SHOWTIME – Non sembra esserci cura per questa serie A infetta

io sono leggenda

Nel 2008 Will Smith si è ritrovato ad affrontare una delle prove attoriali più dure della sua carriera, restando solo (Pastore tedesco escluso) a recitare per quasi la totalità di Io sono leggenda, il secondo tentativo di stravolgere una celebre opera letteraria. Dopo Asimov ecco Matheson. Alla fine però poco conta. Come si dice in questi casi, i mezzi adoperati sono differenti e dunque è giusto (?) che ci siano cambiamenti, anche a volte molto evidenti.

Il film si pone una domanda che ormai definire noiosa sarebbe dir poco: “Cosa accadrebbe se la popolazione umana venisse falcidiata da un virus letale in grado di riempire il mondo di zombie?”. Ecco in Io sono leggenda Lawrence prova a dare la sua risposta, che corrisponde a uno dei pochi scienziati al mondo palestrati, immune sia al virus che alle conseguenze di una lunga vita sedentaria in ufficio, che se ne va in giro per New York, semi distrutta, eccezion fatta per qualche negozio e il suo laboratorio.

Le regole sono semplici, un po’ come per i Gremlins: cala la notte e ci si barrica in casa, in silenzio.
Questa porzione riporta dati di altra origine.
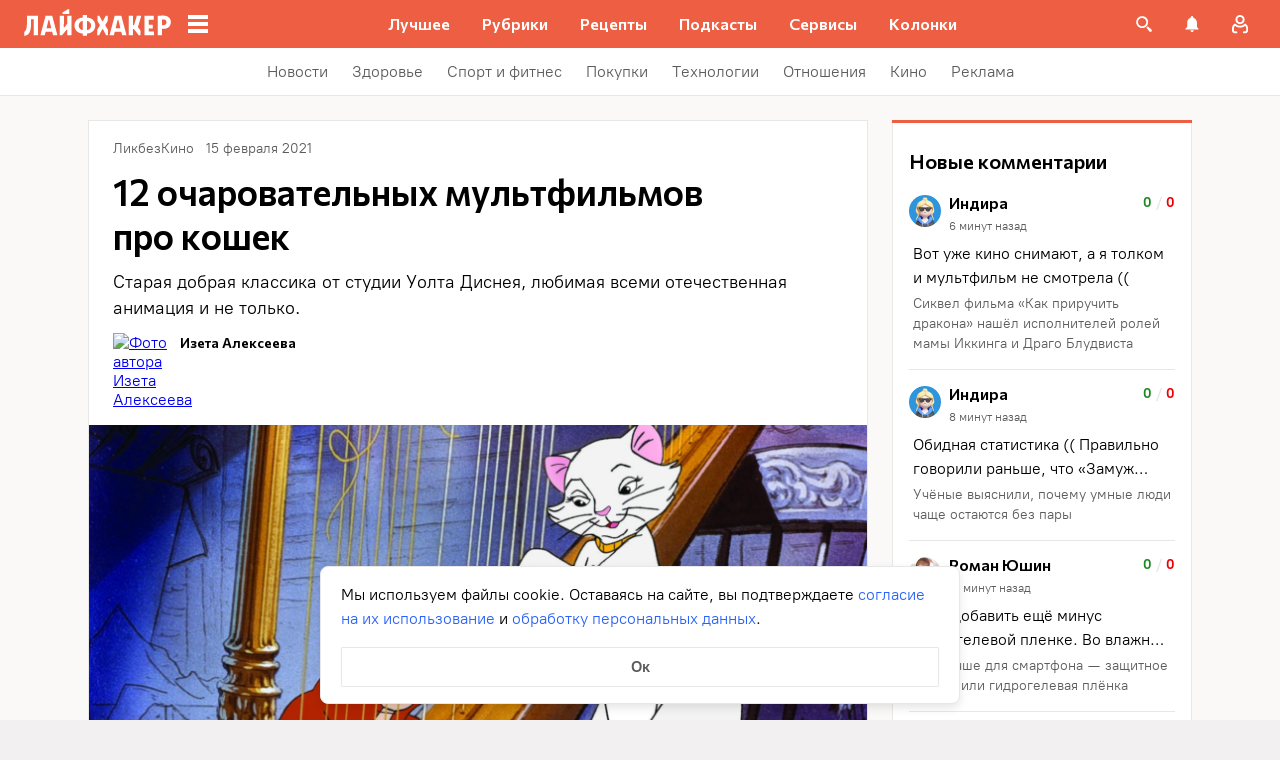

--- FILE ---
content_type: application/javascript
request_url: https://lifehacker.ru/_nuxt/v7.5-CMpIVlo-.js
body_size: 1081
content:
import{b0 as m,a$ as y,aT as i,aO as n,aU as _,bB as g,bz as h,aP as x,b3 as $,b4 as A,aV as I,aN as N}from"./v7.5-CV6R6r4b.js";import{a as u}from"./v7.5-CvghFfCb.js";try{let e=typeof window<"u"?window:typeof global<"u"?global:typeof globalThis<"u"?globalThis:typeof self<"u"?self:{},r=new e.Error().stack;r&&(e._sentryDebugIds=e._sentryDebugIds||{},e._sentryDebugIds[r]="ae6a8f06-da35-4ad6-8c4c-5f39e5e841af",e._sentryDebugIdIdentifier="sentry-dbid-ae6a8f06-da35-4ad6-8c4c-5f39e5e841af")}catch{}function M(e,...r){return e}const V=""+new URL("avatar-C1oSu1YY.svg",import.meta.url).href,w=m({name:"ArticleNoteItem",props:{description:{type:String,default:""},text:{type:String,required:!0},url:{type:String,default:""}}},"$gwqEr4zCcJ"),k={class:"item"},C={key:0},L=["href","innerHTML"],v=["innerHTML"];function D(e,r,l,p,t,d){return n(),i("div",k,[e.description?(n(),i("span",C,g(`${e.description} `),1)):_("",!0),e.url?(n(),i("a",{key:1,target:"_blank",rel:"noopener noreferrer",href:e.url,innerHTML:e.text},null,8,L)):(n(),i("span",{key:2,innerHTML:e.text},null,8,v))])}const T=y(w,[["render",D],["__scopeId","data-v-bbd04bdc"]]),B=m({name:"ArticleNote",components:{ArticleNoteItem:T},props:{notes:{type:Array,required:!0},isPromo:{type:Boolean,default:!1}},computed:{wrapperClass(){return{promo:this.isPromo}}}},"$fwVAI2iWDg"),q=(e,r,l,p="Над текстом работали: ",t,d,a,s)=>{const o=[];if(d||a){const c=a?"ads":s||"";if(t!=null&&t.text||t!=null&&t.url){const b=t.text||t.url,f=u[c]||"";o.push({id:Symbol(),text:b,url:t.url,description:f.length?`${f}: `:""})}else o.push({id:Symbol(),text:u[c],url:"",description:""})}return r&&r.text&&o.push({id:Symbol(),description:"Обложка: ",text:r.text,url:r.url}),e&&e.text&&o.push({id:Symbol(),description:"Источник: ",text:e.text,url:e.url}),l&&o.push({id:Symbol(),description:p,text:l}),o};function E(e,r,l,p,t,d){const a=h("ArticleNoteItem");return n(),i("footer",{class:I(["article-note",e.wrapperClass])},[(n(!0),i($,null,A(e.notes,s=>(n(),N(a,{key:s.id,text:s.text,url:s.url,description:s.description},null,8,["text","url","description"]))),128)),x(a,{class:"typo-info",description:"",text:"Если нашли ошибку, выделите текст и нажмите Ctrl + Enter"})],2)}const P=y(B,[["render",E],["__scopeId","data-v-1a86f8bb"]]);export{P as A,V as d,q as g,M as s};
//# sourceMappingURL=v7.5-CMpIVlo-.js.map


--- FILE ---
content_type: text/plain; charset=utf-8
request_url: https://views.lifehacker.ru/get/
body_size: 263
content:
{"status":"ok","viewsCounts":{"2116850":"100","2117414":"100","2117578":"100","2118726":"100","2118789":"0","2118854":"100","2118908":"100","2118935":"100","2118958":"0","2119019":"0","2119052":"100","2119373":"100","2119487":"100","2119509":"100","2119670":"0"}}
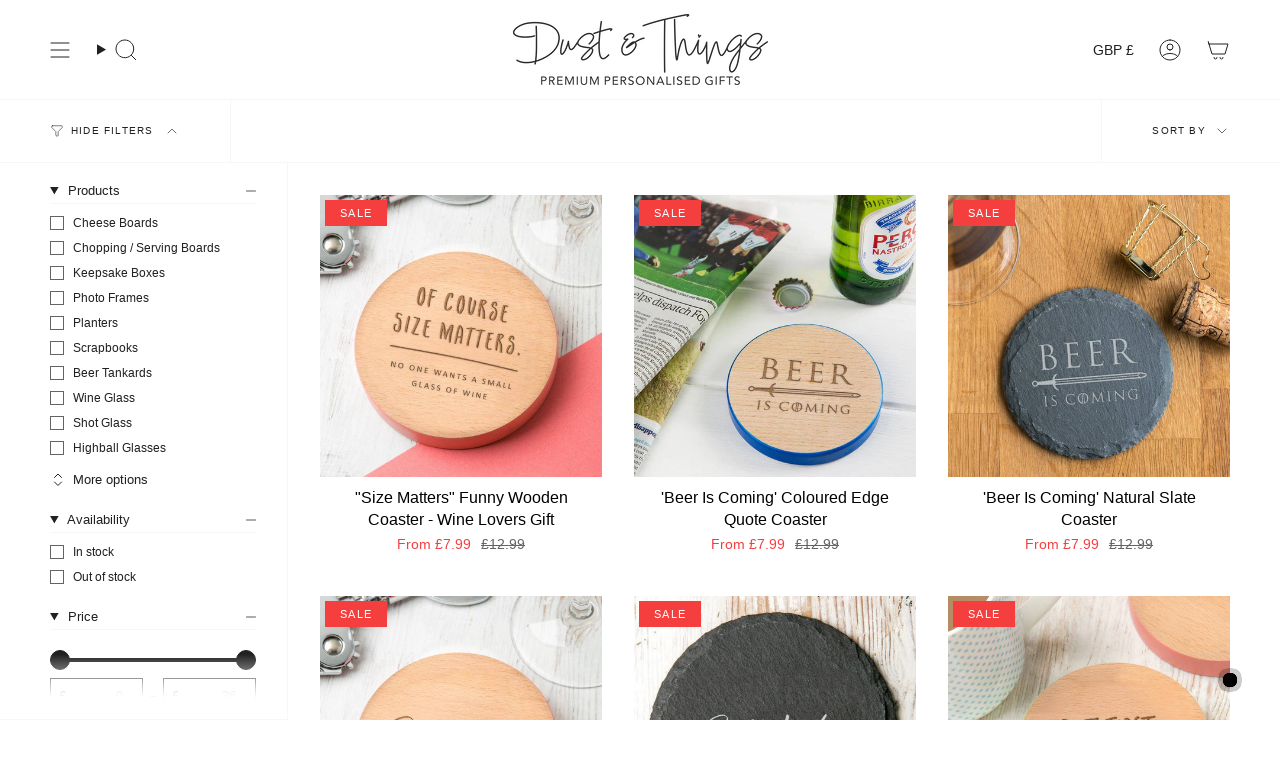

--- FILE ---
content_type: text/css
request_url: https://dustandthings.com/cdn/shop/t/75/assets/font-settings.aio.min.css?v=169013771357719576051705409607
body_size: 454
content:
/*
Generated time: November 22, 2023 13:01
This file was created by the app developer. Feel free to contact the original developer with any questions. It was minified (compressed) by AVADA. AVADA do NOT own this script.
*/
@font-face{font-family:Cardo;font-weight:400;font-style:normal;font-display:swap;src:url("//dustandthings.com/cdn/fonts/cardo/cardo_n4.eebb245e383be6550785a657b25f51c2b83d7e78.woff2?h1=ZHVzdGFuZHRoaW5ncy5jb20&h2=ZHVzdGFuZHRoaW5ncy5jby51aw&h3=ZHVzdGFuZHRoaW5ncy5hY2NvdW50Lm15c2hvcGlmeS5jb20&h4=b2Zsb3ZlLmNvLnVr&h5=dGhvdWdodHNvZnlvdS5jby51aw&h6=c3BlY2lhbHNvbWVvbmUuc2hvcA&hmac=0c3caeae25c8a29429af965d19907222fe6c281d7bf4cc5b80a62f254149c715") format("woff2"),url("//dustandthings.com/cdn/fonts/cardo/cardo_n4.5873ec3470fadfb2463a972a55c13c82fcea3051.woff?h1=ZHVzdGFuZHRoaW5ncy5jb20&h2=ZHVzdGFuZHRoaW5ncy5jby51aw&h3=ZHVzdGFuZHRoaW5ncy5hY2NvdW50Lm15c2hvcGlmeS5jb20&h4=b2Zsb3ZlLmNvLnVr&h5=dGhvdWdodHNvZnlvdS5jby51aw&h6=c3BlY2lhbHNvbWVvbmUuc2hvcA&hmac=407c30e377bd9fddedd68221f7160dbc180c9d3eb0aa02ee6b96ee28506175db") format("woff")}@font-face{font-family:"Avenir Next";font-weight:400;font-style:normal;font-display:swap;src:url("//dustandthings.com/cdn/fonts/avenir_next/avenirnext_n4.7fd0287595be20cd5a683102bf49d073b6abf144.woff2?h1=ZHVzdGFuZHRoaW5ncy5jb20&h2=ZHVzdGFuZHRoaW5ncy5jby51aw&h3=ZHVzdGFuZHRoaW5ncy5hY2NvdW50Lm15c2hvcGlmeS5jb20&h4=b2Zsb3ZlLmNvLnVr&h5=dGhvdWdodHNvZnlvdS5jby51aw&h6=c3BlY2lhbHNvbWVvbmUuc2hvcA&hmac=a186d2c62891b5e9978f4fb8d1c1501e001672ea21368289b99e2830d2682e3f") format("woff2"),url("//dustandthings.com/cdn/fonts/avenir_next/avenirnext_n4.a26a334a0852627a5f36b195112385b0cd700077.woff?h1=ZHVzdGFuZHRoaW5ncy5jb20&h2=ZHVzdGFuZHRoaW5ncy5jby51aw&h3=ZHVzdGFuZHRoaW5ncy5hY2NvdW50Lm15c2hvcGlmeS5jb20&h4=b2Zsb3ZlLmNvLnVr&h5=dGhvdWdodHNvZnlvdS5jby51aw&h6=c3BlY2lhbHNvbWVvbmUuc2hvcA&hmac=213034a8774f296d70d718066a3b9e3dd150d5a66c234c5fd2b2775c166a3b5f") format("woff")}@font-face{font-family:"Avenir Next";font-weight:400;font-style:normal;font-display:swap;src:url("//dustandthings.com/cdn/fonts/avenir_next/avenirnext_n4.7fd0287595be20cd5a683102bf49d073b6abf144.woff2?h1=ZHVzdGFuZHRoaW5ncy5jb20&h2=ZHVzdGFuZHRoaW5ncy5jby51aw&h3=ZHVzdGFuZHRoaW5ncy5hY2NvdW50Lm15c2hvcGlmeS5jb20&h4=b2Zsb3ZlLmNvLnVr&h5=dGhvdWdodHNvZnlvdS5jby51aw&h6=c3BlY2lhbHNvbWVvbmUuc2hvcA&hmac=a186d2c62891b5e9978f4fb8d1c1501e001672ea21368289b99e2830d2682e3f") format("woff2"),url("//dustandthings.com/cdn/fonts/avenir_next/avenirnext_n4.a26a334a0852627a5f36b195112385b0cd700077.woff?h1=ZHVzdGFuZHRoaW5ncy5jb20&h2=ZHVzdGFuZHRoaW5ncy5jby51aw&h3=ZHVzdGFuZHRoaW5ncy5hY2NvdW50Lm15c2hvcGlmeS5jb20&h4=b2Zsb3ZlLmNvLnVr&h5=dGhvdWdodHNvZnlvdS5jby51aw&h6=c3BlY2lhbHNvbWVvbmUuc2hvcA&hmac=213034a8774f296d70d718066a3b9e3dd150d5a66c234c5fd2b2775c166a3b5f") format("woff")}@font-face{font-family:Cardo;font-weight:700;font-style:normal;font-display:swap;src:url("//dustandthings.com/cdn/fonts/cardo/cardo_n7.d02b7fb13fc5aac90b5334d99f92017ede2099f6.woff2?h1=ZHVzdGFuZHRoaW5ncy5jb20&h2=ZHVzdGFuZHRoaW5ncy5jby51aw&h3=ZHVzdGFuZHRoaW5ncy5hY2NvdW50Lm15c2hvcGlmeS5jb20&h4=b2Zsb3ZlLmNvLnVr&h5=dGhvdWdodHNvZnlvdS5jby51aw&h6=c3BlY2lhbHNvbWVvbmUuc2hvcA&hmac=6cee529c34b5395b1e48c1fae521d0a4f7760d3a89caf67a80e91af45256d359") format("woff2"),url("//dustandthings.com/cdn/fonts/cardo/cardo_n7.2bbbb0d9819b97cd025c56641e4eb6435f1c07d0.woff?h1=ZHVzdGFuZHRoaW5ncy5jb20&h2=ZHVzdGFuZHRoaW5ncy5jby51aw&h3=ZHVzdGFuZHRoaW5ncy5hY2NvdW50Lm15c2hvcGlmeS5jb20&h4=b2Zsb3ZlLmNvLnVr&h5=dGhvdWdodHNvZnlvdS5jby51aw&h6=c3BlY2lhbHNvbWVvbmUuc2hvcA&hmac=e0bb48fd96f94aa17d8df08cd272b8abf7741838d878bc836c6a6fded3c81ca9") format("woff")}@font-face{font-family:"Avenir Next";font-weight:500;font-style:normal;font-display:swap;src:url("//dustandthings.com/cdn/fonts/avenir_next/avenirnext_n5.972a96b7a049f12c89d6d1cd0e1b6c9211f7ba14.woff2?h1=ZHVzdGFuZHRoaW5ncy5jb20&h2=ZHVzdGFuZHRoaW5ncy5jby51aw&h3=ZHVzdGFuZHRoaW5ncy5hY2NvdW50Lm15c2hvcGlmeS5jb20&h4=b2Zsb3ZlLmNvLnVr&h5=dGhvdWdodHNvZnlvdS5jby51aw&h6=c3BlY2lhbHNvbWVvbmUuc2hvcA&hmac=4d5891a383d2f37667eba95bcb6a721e991a5c1f522e7ae4fab7bc72a1fe9c4f") format("woff2"),url("//dustandthings.com/cdn/fonts/avenir_next/avenirnext_n5.9e88d20fa9eb66ba268ac60ab013006ef69a310a.woff?h1=ZHVzdGFuZHRoaW5ncy5jb20&h2=ZHVzdGFuZHRoaW5ncy5jby51aw&h3=ZHVzdGFuZHRoaW5ncy5hY2NvdW50Lm15c2hvcGlmeS5jb20&h4=b2Zsb3ZlLmNvLnVr&h5=dGhvdWdodHNvZnlvdS5jby51aw&h6=c3BlY2lhbHNvbWVvbmUuc2hvcA&hmac=100bb6366320a4768f275e5caa27dc365189e5d507c29a16cbf6c1a415d6199d") format("woff")}@font-face{font-family:"Avenir Next";font-weight:400;font-style:italic;font-display:swap;src:url("//dustandthings.com/cdn/fonts/avenir_next/avenirnext_i4.f1583d9f457b68e44fbda187a48b4096d547d7f4.woff2?h1=ZHVzdGFuZHRoaW5ncy5jb20&h2=ZHVzdGFuZHRoaW5ncy5jby51aw&h3=ZHVzdGFuZHRoaW5ncy5hY2NvdW50Lm15c2hvcGlmeS5jb20&h4=b2Zsb3ZlLmNvLnVr&h5=dGhvdWdodHNvZnlvdS5jby51aw&h6=c3BlY2lhbHNvbWVvbmUuc2hvcA&hmac=89cbba0b01b4361ccad78413e1bd1c9e89400bcf77edc33425447a522248d7d4") format("woff2"),url("//dustandthings.com/cdn/fonts/avenir_next/avenirnext_i4.67fb53a3e0351125941146246183577ae8d8bf23.woff?h1=ZHVzdGFuZHRoaW5ncy5jb20&h2=ZHVzdGFuZHRoaW5ncy5jby51aw&h3=ZHVzdGFuZHRoaW5ncy5hY2NvdW50Lm15c2hvcGlmeS5jb20&h4=b2Zsb3ZlLmNvLnVr&h5=dGhvdWdodHNvZnlvdS5jby51aw&h6=c3BlY2lhbHNvbWVvbmUuc2hvcA&hmac=d1b3f0f77f37088d263ccff2f36d9720f3c35d321db9337bec9e7ba38d402a44") format("woff")}@font-face{font-family:"Avenir Next";font-weight:500;font-style:italic;font-display:swap;src:url("//dustandthings.com/cdn/fonts/avenir_next/avenirnext_i5.2d1a6d537e5b485482d6bcca34a56cc10d441a55.woff2?h1=ZHVzdGFuZHRoaW5ncy5jb20&h2=ZHVzdGFuZHRoaW5ncy5jby51aw&h3=ZHVzdGFuZHRoaW5ncy5hY2NvdW50Lm15c2hvcGlmeS5jb20&h4=b2Zsb3ZlLmNvLnVr&h5=dGhvdWdodHNvZnlvdS5jby51aw&h6=c3BlY2lhbHNvbWVvbmUuc2hvcA&hmac=a608fcf8780135918e8903749ea0b49c3a069fc2a8dcedc2d9a53517029495a9") format("woff2"),url("//dustandthings.com/cdn/fonts/avenir_next/avenirnext_i5.fcfa37c68ca483c41031623bfae4701d99bb4b95.woff?h1=ZHVzdGFuZHRoaW5ncy5jb20&h2=ZHVzdGFuZHRoaW5ncy5jby51aw&h3=ZHVzdGFuZHRoaW5ncy5hY2NvdW50Lm15c2hvcGlmeS5jb20&h4=b2Zsb3ZlLmNvLnVr&h5=dGhvdWdodHNvZnlvdS5jby51aw&h6=c3BlY2lhbHNvbWVvbmUuc2hvcA&hmac=961972d61242ff0851bdebaf8443497d78066567314a658b7d7ef1611141c9ae") format("woff")}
Per fortuna il Pastore tedesco è un cane intelligente, e così sa bene che può abbaiare liberamente tutto il giorno ma non quando il suo padrone gli si avvinghia addosso nella vasca da bagno. Eppure c’è sempre un buon motivo per infrangere le regole, e uno di questi è rapire uno zombie, portarlo in laboratorio e curarlo, o almeno provarci. Peccato però che gli zombie non siano tali, bensì uomini ormai mutati e dotati di sentimenti ed esperienza in tattiche belliche.

Grazie al doppio finale contenuto nel dvd nessuno resta deluso, e alla fine si scopre, chi l’avrebbe detto, che in fondo per questa nostra razza combina guai c’è ancora un filo di speranza. Speranza che forse è destinata a esaurirsi se si parla di serie A. C’è grande scalpore per il caso Parma, com’è giusto che sia, ma come in ogni film epidemico che si rispetti, tutti i riflettori sono puntati sui singoli casi, almeno fino a quando l’epidemia non si dilaga a macchia d’olio, inglobando l’intero sistema e facendolo marcire.

Detto questo, gli immani debiti del Parma rappresentano un caso che merita risalto ma, con il fallimento ormai a un passo, si proceda con i provvedimenti giudiziari e si trovino i soldi per dare il dovuto ai dipendenti (non parlo dei calciatori), affrontando seriamente fin da ora la questione dei debiti di tutte le altre società del nostro calcio.

C’è poco da stare allegri se Atalanta, Chievo, Fiorentina, Genoa, Lazio, Torino e Verona presentano un bilancio positivo pari, in totale, a circa 5 milioni in meno rispetto a quanto dicano i conti del Napoli (20 milioni), stando a un grafico pubblicato da La Gazzetta dello Sport. Il virus si è già diffuso, ormai da anni, e 11 società su 20 presentano un rosso in bilancio, con Roma e Inter che andranno incontro a sanzioni in base al fair play finanziario, il Milan che prova a evitare il tracollo affidandosi a investitori orientali e la Juve che, grazie a stadio di proprietà, Champions, accordi televisivi e plusvalenze, potrebbe essere l’unica big a curarsi autonomamente dal morbo.

Ad oggi però, nonostante le tantissime critiche, a ergersi sopra la massa è la coscienziosa gestione societaria di Aurelio De Laurentiis, che ha preso un club fallito e lo ha portato a divenire una vera leggenda della serie A, un unicum da invidiare e imitare, perché in buona parte in grado di adottare in questo ambito dei criteri gestionali, aziendali e imprenditoriali, sul mercato Napoli e non solo, che altrove in Europa rappresentano la normalità ormai da tempo.

Detto questo, la realtà non offre un finale a scelta, e se una cura dev’essere adottata, lo si dovrà fare subito. Occorre rendere appetibile il nostro campionato, mettersi in regola e smetterla di vivere in una serie A targata anni 90′. Stadi, strutture sportive e agevolazioni fiscali per chi voglia investire, uniti a un controllo ligio dei conti dei vari club, potrebbero alla lunga portare alla speranza di cui si parlava in precedenza. L’alternativa è l’altro finale, quello drammatico, in cui il gioco delle banche si fa sempre più stretto, le televisioni piazzeranno telecamere nelle auto dei giocatori per spiarli durante la loro vita privata come ai tempi del rapporto Moratti-Vieri, e la serie A sarà uno spettacolo pilotato e noioso più di quanto, a volte, non lo sia già.